Robots, known as remote operated vehicles, were performing multiple operations at the disaster site when one bumped into the ‘top hat’ cap and damaged one of the vents that removes excess fluid, according to the US coastguard.

The robots weigh around four tonnes, and are controlled from vessels on the surface using advanced IT systems with both manual and automated functions.

CIO 100 ranked BP removed the cap for nearly 10 hours, until 0845 CDT (1445 BST) yesterday, in order to assess it after a discharge of liquids was noted from a key valve. The cap’s removal left the oil gushing out of the wellhead, largely uninterrupted.

Admiral Thad Allen, US National Incident Commander for the response, told the media that part of the problem was the number of robots conducting simultaneous operations at an immense depth. A dozen robots are circulating the wellhead.

“There are an unbelievable amount of ROVs operating down there,” he said. “One of the risks inherent in everything we’re doing out there is simultaneous operations, or what they would call SimOps.”

“It’s never going to be risk-free out there.”

Allen said the clear “assumption” was that the robot had damaged the cap. A BP spokesperson told Computerworld UK it was still too early for exact details of the events.

BP has now fixed the cap and placed it back on the site, allowing a surface vessel to resume the capture of oil. In the 24 hours before the accident, the vessels recovered more than 27,000 barrels of oil – the largest daily collection amount to date but only a portion of the 30,000 to 60,000 barrels estimated by US scientists to be spewing daily.

Last week, as US president Barack Obama piled pressure on BP to speed up efforts to clear up the problem, the company committed to a $20 billion payment for an independent claims fund to support the individuals and businesses affected by the disaster.

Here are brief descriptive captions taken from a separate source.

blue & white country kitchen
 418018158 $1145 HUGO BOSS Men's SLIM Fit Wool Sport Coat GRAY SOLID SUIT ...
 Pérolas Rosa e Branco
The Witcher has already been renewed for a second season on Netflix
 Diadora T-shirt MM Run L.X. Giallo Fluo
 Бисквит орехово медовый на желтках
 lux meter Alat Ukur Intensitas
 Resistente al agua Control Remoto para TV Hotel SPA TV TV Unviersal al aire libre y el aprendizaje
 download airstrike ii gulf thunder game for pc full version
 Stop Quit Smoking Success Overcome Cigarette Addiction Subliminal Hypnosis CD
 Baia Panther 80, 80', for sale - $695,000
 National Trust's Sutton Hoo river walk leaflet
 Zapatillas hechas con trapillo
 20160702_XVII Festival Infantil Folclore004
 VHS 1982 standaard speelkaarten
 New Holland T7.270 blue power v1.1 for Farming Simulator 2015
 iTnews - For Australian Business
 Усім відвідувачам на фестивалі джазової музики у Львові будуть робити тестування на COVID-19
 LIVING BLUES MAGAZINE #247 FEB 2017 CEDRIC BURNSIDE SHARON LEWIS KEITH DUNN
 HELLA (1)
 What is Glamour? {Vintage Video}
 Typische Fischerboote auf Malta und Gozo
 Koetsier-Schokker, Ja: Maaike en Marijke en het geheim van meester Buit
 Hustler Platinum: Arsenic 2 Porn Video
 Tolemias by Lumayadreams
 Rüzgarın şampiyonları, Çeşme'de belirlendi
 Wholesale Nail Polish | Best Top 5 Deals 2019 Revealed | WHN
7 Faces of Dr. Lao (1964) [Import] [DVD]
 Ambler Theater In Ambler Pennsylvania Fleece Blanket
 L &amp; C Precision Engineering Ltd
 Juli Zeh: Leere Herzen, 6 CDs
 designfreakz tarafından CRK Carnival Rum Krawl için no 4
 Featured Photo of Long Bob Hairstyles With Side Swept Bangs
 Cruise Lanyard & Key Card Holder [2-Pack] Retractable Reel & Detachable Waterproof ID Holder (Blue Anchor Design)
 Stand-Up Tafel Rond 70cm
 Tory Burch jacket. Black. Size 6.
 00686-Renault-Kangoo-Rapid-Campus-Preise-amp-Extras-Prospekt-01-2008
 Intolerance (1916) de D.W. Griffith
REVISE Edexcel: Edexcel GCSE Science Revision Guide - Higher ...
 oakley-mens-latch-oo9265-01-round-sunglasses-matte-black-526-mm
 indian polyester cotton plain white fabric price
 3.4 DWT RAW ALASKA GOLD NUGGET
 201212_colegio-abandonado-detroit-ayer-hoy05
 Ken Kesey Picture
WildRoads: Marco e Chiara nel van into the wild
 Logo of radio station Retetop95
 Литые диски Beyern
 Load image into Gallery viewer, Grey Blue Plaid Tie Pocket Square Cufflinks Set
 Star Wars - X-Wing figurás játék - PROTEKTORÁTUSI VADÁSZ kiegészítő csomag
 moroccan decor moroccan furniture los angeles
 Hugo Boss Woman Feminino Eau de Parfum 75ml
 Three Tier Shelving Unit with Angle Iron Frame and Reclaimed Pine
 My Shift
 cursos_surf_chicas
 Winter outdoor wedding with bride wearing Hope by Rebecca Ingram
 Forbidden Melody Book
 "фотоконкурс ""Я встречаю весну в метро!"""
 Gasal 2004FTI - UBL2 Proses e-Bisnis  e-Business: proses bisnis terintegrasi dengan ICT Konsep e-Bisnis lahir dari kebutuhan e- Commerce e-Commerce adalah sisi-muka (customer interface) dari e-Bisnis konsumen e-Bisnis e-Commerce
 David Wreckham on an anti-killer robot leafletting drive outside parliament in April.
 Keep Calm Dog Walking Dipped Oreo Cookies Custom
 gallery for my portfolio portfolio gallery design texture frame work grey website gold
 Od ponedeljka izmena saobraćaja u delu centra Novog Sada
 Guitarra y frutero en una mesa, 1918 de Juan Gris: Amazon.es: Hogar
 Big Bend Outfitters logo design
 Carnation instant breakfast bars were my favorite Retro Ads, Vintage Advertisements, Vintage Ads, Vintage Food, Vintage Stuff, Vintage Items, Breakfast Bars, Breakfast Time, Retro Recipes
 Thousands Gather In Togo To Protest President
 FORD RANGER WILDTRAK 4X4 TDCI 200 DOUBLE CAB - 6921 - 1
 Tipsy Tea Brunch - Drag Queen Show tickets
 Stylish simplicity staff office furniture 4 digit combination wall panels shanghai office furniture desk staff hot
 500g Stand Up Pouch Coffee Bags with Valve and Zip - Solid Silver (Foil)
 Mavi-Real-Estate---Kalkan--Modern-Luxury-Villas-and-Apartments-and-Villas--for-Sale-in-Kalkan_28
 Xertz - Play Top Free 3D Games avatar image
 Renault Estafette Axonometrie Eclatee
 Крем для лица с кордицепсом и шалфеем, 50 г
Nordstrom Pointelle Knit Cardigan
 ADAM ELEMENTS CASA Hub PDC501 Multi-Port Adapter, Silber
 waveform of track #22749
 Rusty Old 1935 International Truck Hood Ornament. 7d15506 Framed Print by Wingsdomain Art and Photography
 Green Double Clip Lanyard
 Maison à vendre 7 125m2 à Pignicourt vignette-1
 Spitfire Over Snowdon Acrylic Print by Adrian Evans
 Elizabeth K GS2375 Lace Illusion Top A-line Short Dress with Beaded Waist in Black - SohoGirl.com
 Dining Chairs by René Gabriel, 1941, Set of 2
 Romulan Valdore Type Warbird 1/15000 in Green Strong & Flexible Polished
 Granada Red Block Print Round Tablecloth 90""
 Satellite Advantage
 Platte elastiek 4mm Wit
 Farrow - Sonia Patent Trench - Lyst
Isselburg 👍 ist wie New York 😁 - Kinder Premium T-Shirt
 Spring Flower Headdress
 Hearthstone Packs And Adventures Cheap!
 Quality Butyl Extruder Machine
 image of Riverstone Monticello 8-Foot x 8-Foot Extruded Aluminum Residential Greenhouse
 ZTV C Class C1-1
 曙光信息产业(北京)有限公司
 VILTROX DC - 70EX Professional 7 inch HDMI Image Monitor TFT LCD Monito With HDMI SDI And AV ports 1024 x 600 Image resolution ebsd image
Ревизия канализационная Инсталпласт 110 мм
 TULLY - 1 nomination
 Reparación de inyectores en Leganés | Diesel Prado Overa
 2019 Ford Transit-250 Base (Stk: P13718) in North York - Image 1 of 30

Yesterday's ROV incident is not BP's first. In April, the robots failed to activate the blow out preventer device, a step that early investigations said played a part in the disaster. Subsequent efforts to cut off the damaged riser pipe also initially failed.

Failures of other electronic systems are also being investigated. The emergency disconnect system should have kicked in to stop the oil from flowing to the well head, but signals may not have reached the blowout preventer because of the explosion. There were also problems with a further automatic closure system, or deadman switch, that did not close off the preventer when the connections were lost.

The testing and maintenance of systems is being examined, as are the quality of cementing and casing around the well and the processes taken before the explosion. All the factors are subject to ongoing investigations by BP and the US authorities.